October 06, 2011

Juli's Most-Used/ Favorite Cookbooks

Yesterday Jeffrey gave you his top picks for favorite cookbooks, so I decided that today was my turn.  You'll notice that there is zero overlap!  Jeffrey admires the Cook's Illustrated cookbooks, while I find their recipes impossibly long and tedious, and full of what I think are questionable techniques (the pie crust recipe they dote on is horribly difficult to make, for instance, and doesn't taste nearly as good as my Dad's plain-jane recipe).  I guess my main complaint with the recipes is that they tend not to use any cooking shortcuts at all, and take far longer to prepare than I would like.  I also am by and large unacquainted with Indian cooking, which Jeffrey has included in his cookbook picks.  I love Indian food, I just haven't done any of the actual cooking.

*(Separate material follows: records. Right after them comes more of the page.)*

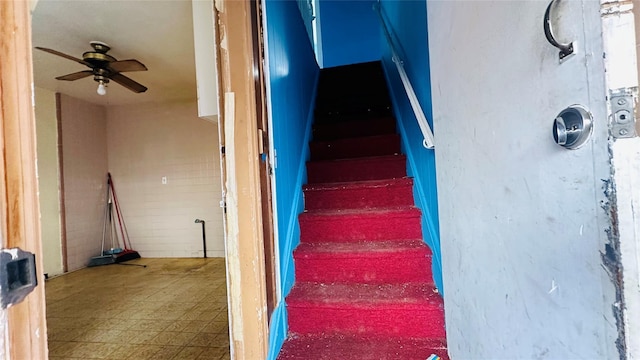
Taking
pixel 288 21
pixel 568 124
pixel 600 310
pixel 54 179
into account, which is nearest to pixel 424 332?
pixel 600 310

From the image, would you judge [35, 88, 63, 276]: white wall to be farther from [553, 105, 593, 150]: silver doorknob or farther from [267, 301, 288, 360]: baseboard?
[553, 105, 593, 150]: silver doorknob

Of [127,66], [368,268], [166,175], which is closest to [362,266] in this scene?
[368,268]

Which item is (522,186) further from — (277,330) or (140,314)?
(140,314)

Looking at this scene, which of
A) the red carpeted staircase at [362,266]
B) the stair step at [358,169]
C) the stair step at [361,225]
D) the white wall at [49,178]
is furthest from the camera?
the white wall at [49,178]

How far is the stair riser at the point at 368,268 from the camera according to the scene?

Sometimes I like to read cookbooks for fun.  One I'm enjoying currently is Jessica Harper's The Crabby Cook Cookbook:  Recipes and Rants. I've also enjoyed the Mennonite More-with-Less cookbook and the Sondheim/Sloan collaboration  A Dinner a Day, although some of the last cookbook's recipes are really terrible.  But for menu-planning ideas, it's a great book!

Anyway!  Here are my favorite cookbooks:

Betty Crocker's Cooky Book was published in 1963, and is one of the few cookbooks I remember from my childhood.  I loved paging through and looking at the color pictures and illustrations, and reading the "flavor text".  For example, the cookie called Joe Froggers starts off with this:  "Our adaptation of the famous molasses cookies made long ago by old Uncle Joe of Marblehead, Mass.  The cookies are as plump and dark as the little frogs that lived in the pond near Joe's cottage".  These texts made cooking seem like a fun activity, and encouraged me to experiment with baking.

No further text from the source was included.